I ended up switching back to blogging but not quite giving up on Substack, as I talked about in this post. One of my goals for winter 2025 is to start a more focused Substack newsletter on my next (and likely last) academic research project on the history of AI, Computer Aided Instruction, and early uses of wordpressors in writing pedagogy from the late 70s until the early 90s. Stay tuned for that.
Oh, and the niece I had who was the first of the cousins to get married? Also the first to have a baby in early December– thus the first great-grandchild in the family.

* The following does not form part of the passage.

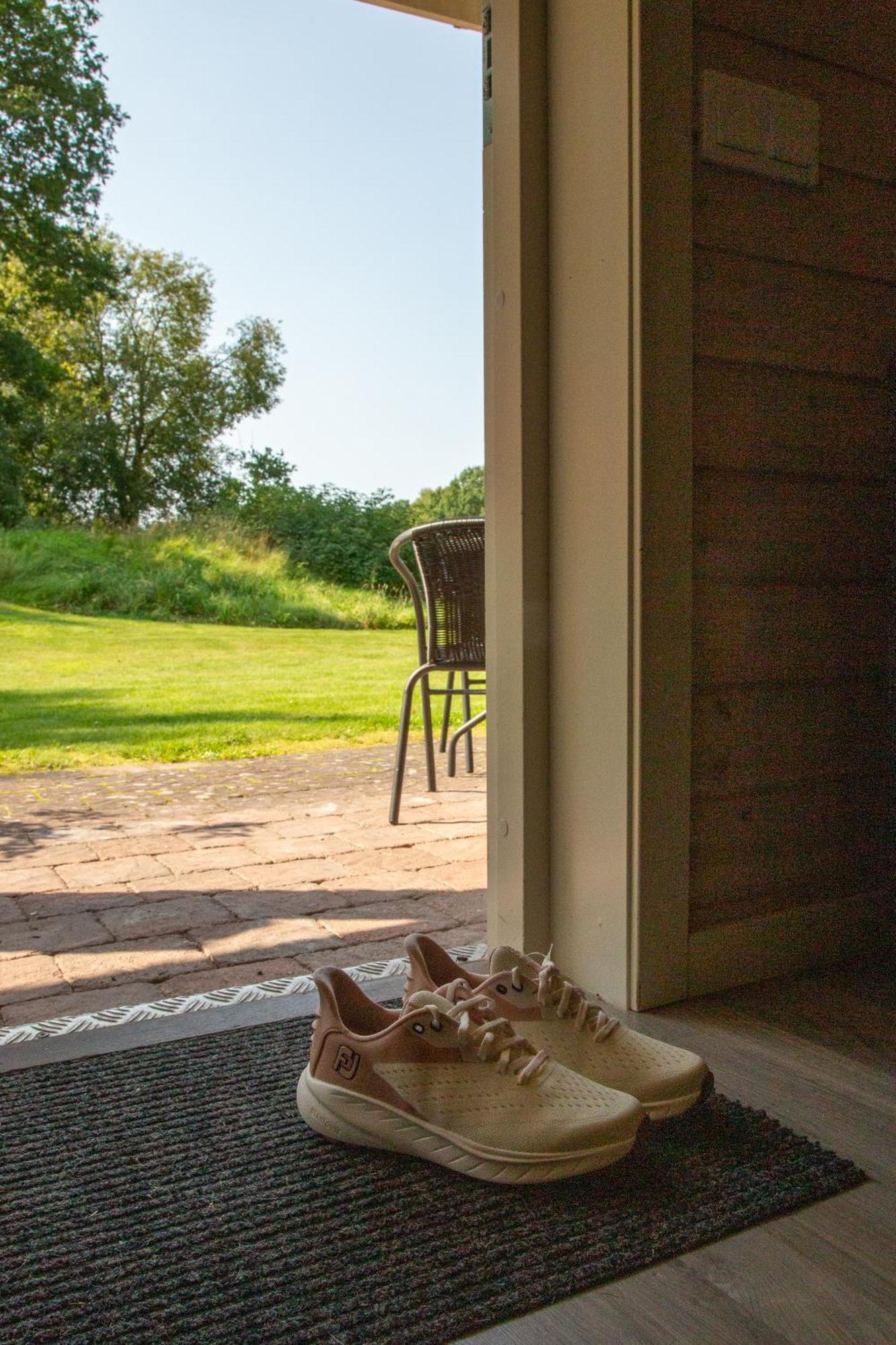 Ferienwohnung Alingsas Golfklubb Exterior foto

There was much baking (in November too), and some decorating and some foggy pictures of the woods. Will and his girlfriend returned (I think Will has been back here more in the last couple of months than he has been in quite a while) and we took a trip to the Detroit Institute of Art before they left to California to see her family. Will came back here, we made the annual trip to Naples, Florida to see the in-laws, and now here we are.
Like I said, it’s been a lot, and a whole lot of it is bad. I worry about Trump. I miss Bill terribly. He touched a lot of people in his life and so I know I’m not alone on that one.
But I’m also oddly hopeful for what’s to come next. The more we are in the new house, the more it is home. The Zepbound adventure continues (I’m down about 40 pounds from last January), I’m hopeful for Will as he starts a new gig as a post-doc researcher, I’m looking forward to the new term, and I’m looking forward to all that is coming in the new year.